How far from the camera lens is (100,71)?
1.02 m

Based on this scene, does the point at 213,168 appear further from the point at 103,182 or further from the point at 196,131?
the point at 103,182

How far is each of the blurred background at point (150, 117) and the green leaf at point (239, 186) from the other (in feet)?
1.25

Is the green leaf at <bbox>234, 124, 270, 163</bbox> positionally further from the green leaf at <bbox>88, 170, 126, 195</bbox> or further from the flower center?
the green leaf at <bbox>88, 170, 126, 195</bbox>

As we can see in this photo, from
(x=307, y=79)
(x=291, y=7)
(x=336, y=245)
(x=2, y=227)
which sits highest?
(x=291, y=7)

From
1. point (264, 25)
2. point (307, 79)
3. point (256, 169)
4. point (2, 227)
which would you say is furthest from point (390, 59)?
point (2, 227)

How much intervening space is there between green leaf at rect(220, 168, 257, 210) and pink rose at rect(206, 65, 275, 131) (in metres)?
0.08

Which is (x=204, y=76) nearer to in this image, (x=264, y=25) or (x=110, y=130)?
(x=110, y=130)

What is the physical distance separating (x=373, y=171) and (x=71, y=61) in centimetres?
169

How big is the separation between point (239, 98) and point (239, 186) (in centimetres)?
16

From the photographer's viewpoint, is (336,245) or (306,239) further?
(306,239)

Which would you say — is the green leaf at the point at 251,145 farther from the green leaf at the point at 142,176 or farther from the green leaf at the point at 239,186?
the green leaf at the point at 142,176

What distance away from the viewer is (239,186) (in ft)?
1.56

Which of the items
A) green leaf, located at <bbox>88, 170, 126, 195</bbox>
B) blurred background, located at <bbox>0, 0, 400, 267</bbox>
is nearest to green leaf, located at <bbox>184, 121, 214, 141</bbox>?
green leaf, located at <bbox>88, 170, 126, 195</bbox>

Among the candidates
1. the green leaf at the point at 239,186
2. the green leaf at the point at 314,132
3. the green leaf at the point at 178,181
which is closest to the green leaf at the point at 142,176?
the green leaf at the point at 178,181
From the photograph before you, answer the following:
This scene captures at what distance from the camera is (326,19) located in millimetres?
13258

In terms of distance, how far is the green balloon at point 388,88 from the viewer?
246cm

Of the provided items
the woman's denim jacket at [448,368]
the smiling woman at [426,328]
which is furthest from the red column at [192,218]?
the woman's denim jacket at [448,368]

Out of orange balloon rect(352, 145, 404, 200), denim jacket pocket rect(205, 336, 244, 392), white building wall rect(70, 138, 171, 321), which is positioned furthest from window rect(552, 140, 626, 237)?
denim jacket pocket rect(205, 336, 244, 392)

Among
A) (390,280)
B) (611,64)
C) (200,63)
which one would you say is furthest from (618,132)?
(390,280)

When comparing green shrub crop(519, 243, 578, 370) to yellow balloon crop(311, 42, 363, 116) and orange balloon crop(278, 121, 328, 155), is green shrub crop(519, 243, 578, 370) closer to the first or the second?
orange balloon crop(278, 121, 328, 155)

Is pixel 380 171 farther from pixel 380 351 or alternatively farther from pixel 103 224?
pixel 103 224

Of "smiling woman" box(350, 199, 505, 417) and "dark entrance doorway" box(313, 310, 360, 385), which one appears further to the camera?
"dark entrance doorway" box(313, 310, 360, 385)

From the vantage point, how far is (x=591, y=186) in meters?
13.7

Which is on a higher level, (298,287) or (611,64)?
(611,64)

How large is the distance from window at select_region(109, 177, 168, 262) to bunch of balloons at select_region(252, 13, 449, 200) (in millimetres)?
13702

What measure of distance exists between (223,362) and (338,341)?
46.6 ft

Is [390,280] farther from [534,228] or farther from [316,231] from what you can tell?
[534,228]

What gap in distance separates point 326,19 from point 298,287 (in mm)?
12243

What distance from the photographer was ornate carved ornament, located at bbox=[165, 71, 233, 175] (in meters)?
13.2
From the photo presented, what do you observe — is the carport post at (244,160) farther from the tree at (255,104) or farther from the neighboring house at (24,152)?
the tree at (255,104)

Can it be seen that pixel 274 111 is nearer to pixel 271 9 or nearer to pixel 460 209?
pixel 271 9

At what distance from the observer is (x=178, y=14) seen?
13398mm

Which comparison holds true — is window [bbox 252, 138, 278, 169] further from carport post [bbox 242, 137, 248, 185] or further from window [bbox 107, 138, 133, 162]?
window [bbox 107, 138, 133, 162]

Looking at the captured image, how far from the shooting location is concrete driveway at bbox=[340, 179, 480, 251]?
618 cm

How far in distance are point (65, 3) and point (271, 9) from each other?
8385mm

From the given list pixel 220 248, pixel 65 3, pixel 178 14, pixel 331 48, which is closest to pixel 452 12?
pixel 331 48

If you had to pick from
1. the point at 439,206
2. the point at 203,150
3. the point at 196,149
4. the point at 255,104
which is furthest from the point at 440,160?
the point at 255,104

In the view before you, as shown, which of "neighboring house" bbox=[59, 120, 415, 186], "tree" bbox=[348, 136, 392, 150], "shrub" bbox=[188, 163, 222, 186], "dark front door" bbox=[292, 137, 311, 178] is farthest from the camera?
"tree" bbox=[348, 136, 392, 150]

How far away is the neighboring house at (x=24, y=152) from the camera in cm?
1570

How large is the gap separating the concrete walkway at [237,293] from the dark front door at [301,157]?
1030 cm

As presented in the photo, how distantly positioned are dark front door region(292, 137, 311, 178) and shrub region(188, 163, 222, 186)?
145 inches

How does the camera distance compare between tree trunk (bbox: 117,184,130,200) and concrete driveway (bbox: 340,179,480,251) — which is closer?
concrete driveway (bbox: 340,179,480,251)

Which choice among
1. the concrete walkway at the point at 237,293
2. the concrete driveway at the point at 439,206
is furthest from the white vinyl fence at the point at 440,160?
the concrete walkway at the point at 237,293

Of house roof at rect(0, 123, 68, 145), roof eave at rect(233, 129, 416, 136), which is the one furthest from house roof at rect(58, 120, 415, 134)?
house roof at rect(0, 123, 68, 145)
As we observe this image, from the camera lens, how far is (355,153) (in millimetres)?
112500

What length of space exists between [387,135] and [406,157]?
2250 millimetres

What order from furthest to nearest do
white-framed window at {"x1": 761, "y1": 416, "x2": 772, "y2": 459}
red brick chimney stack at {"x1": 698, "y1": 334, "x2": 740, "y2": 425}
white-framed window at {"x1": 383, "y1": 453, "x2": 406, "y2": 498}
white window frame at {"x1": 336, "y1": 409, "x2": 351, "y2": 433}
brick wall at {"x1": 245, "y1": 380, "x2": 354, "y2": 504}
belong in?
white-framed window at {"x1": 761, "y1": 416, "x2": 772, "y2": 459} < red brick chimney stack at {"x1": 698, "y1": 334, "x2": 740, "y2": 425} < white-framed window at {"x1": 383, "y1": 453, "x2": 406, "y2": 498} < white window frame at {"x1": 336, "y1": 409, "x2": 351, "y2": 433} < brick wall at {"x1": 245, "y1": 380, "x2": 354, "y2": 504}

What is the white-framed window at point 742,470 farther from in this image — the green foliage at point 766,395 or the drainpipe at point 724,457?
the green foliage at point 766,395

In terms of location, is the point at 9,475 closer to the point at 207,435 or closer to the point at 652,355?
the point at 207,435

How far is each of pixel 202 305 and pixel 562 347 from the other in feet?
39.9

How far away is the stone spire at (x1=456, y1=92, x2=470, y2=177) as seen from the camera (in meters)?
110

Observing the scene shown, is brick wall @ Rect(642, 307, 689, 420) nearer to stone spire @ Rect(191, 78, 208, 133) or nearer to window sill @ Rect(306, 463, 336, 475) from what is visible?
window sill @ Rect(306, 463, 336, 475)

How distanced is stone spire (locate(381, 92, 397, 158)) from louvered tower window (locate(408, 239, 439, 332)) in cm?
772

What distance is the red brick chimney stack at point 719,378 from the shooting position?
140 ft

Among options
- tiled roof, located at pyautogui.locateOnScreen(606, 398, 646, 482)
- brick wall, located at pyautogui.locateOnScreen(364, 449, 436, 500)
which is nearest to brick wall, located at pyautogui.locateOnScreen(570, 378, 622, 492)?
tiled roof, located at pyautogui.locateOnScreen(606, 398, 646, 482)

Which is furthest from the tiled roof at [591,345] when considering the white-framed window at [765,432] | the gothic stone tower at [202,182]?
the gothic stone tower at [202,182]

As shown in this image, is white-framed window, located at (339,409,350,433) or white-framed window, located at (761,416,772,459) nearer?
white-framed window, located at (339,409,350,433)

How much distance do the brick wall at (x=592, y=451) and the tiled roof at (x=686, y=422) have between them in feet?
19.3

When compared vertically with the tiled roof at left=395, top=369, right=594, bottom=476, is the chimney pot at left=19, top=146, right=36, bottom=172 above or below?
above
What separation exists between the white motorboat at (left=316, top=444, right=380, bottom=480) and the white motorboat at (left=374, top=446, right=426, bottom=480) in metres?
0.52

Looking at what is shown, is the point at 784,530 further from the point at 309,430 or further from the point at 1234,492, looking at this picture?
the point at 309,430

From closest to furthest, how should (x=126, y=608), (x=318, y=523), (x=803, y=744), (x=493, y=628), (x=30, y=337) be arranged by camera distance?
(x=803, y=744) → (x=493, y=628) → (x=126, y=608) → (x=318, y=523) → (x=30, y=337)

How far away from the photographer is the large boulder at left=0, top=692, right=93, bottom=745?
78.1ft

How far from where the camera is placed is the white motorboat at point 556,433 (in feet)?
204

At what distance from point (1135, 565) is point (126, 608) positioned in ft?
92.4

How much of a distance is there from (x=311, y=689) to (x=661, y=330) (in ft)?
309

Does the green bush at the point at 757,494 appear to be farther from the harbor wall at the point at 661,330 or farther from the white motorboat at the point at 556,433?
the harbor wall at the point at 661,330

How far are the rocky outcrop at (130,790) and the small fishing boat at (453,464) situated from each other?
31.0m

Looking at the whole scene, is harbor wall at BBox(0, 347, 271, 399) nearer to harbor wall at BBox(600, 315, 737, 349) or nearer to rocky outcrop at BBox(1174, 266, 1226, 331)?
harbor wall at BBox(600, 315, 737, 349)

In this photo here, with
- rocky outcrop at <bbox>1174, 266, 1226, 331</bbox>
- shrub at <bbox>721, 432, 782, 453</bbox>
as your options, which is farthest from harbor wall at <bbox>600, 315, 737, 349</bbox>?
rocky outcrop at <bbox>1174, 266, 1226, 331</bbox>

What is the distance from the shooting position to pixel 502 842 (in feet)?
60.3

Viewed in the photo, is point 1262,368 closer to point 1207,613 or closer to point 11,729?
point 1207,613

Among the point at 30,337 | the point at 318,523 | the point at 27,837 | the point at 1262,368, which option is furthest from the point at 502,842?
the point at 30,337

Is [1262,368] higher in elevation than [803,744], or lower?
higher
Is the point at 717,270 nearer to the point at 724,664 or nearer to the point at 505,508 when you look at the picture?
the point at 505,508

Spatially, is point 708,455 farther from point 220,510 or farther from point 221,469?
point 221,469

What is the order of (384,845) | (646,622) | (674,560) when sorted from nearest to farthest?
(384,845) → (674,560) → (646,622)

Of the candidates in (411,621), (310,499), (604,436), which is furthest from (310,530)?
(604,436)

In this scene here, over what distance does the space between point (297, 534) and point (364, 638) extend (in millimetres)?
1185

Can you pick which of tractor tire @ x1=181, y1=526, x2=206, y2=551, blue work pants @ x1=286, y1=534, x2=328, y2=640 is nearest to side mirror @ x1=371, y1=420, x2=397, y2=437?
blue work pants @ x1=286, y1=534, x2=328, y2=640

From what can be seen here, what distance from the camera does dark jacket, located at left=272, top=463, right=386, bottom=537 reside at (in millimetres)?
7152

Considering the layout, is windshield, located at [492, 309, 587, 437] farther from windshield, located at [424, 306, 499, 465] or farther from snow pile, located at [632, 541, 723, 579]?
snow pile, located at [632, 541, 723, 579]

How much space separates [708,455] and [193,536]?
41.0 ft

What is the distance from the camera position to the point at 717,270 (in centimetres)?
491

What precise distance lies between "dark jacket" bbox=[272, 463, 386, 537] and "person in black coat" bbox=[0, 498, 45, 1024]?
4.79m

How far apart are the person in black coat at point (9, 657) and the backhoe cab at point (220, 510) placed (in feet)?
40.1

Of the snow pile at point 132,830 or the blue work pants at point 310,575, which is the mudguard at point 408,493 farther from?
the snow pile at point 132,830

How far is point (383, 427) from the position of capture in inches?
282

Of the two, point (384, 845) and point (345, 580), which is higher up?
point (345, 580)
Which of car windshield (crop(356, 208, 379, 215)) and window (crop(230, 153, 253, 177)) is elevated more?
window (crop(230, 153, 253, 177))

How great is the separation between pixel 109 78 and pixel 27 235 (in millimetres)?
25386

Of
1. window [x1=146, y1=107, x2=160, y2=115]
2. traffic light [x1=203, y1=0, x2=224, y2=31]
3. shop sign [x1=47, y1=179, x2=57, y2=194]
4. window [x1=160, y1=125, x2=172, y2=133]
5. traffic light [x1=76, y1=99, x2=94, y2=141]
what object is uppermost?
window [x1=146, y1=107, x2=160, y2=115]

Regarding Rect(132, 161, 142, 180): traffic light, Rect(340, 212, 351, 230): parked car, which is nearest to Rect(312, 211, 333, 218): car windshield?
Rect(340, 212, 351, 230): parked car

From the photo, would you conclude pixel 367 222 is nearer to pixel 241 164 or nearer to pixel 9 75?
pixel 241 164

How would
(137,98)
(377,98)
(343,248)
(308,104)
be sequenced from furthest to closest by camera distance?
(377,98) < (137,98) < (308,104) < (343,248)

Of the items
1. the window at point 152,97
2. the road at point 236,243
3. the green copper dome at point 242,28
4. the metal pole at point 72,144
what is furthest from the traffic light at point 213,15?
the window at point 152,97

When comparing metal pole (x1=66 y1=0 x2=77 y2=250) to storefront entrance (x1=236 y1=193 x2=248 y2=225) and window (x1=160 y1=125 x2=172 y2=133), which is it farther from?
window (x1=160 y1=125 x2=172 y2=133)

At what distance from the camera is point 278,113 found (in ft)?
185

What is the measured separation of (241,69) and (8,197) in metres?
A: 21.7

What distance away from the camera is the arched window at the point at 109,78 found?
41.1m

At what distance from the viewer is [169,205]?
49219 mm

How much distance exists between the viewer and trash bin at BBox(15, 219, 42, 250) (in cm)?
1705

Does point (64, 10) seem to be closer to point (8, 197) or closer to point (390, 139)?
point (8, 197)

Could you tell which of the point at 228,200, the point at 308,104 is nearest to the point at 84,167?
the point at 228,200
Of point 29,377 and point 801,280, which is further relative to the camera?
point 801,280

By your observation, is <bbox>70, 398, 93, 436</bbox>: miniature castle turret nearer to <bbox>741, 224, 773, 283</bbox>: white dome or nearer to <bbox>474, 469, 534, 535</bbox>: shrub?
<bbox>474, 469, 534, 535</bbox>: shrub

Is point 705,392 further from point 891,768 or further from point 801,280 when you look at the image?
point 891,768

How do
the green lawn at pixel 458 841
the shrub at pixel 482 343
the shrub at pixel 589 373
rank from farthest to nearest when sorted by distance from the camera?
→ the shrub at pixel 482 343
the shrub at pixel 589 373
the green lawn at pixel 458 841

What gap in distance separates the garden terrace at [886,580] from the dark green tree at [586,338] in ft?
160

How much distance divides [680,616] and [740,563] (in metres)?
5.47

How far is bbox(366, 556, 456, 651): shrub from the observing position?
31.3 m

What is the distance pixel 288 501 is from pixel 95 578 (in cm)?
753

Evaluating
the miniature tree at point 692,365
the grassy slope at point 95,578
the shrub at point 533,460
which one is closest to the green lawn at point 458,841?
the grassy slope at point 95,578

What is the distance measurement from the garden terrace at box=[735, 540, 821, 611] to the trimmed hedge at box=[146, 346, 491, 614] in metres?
- - -
### GIVEN REQUEST
Take the line with "How much distance divides" and all lines after it to the last line, and reproduce them exactly.

### COMPLETE ANSWER
How much distance divides [680,616] and [740,563] (in metres)?
5.47

How far is bbox(366, 556, 456, 651): shrub from the observing position?
31.3 m

What is the distance pixel 288 501 is from pixel 95 578 (in cm)?
753

Evaluating
the miniature tree at point 692,365
the grassy slope at point 95,578
the shrub at point 533,460
which one is closest to the green lawn at point 458,841?
the grassy slope at point 95,578

What is the distance measurement from the garden terrace at box=[735, 540, 821, 611] to the trimmed hedge at box=[146, 346, 491, 614] in metres?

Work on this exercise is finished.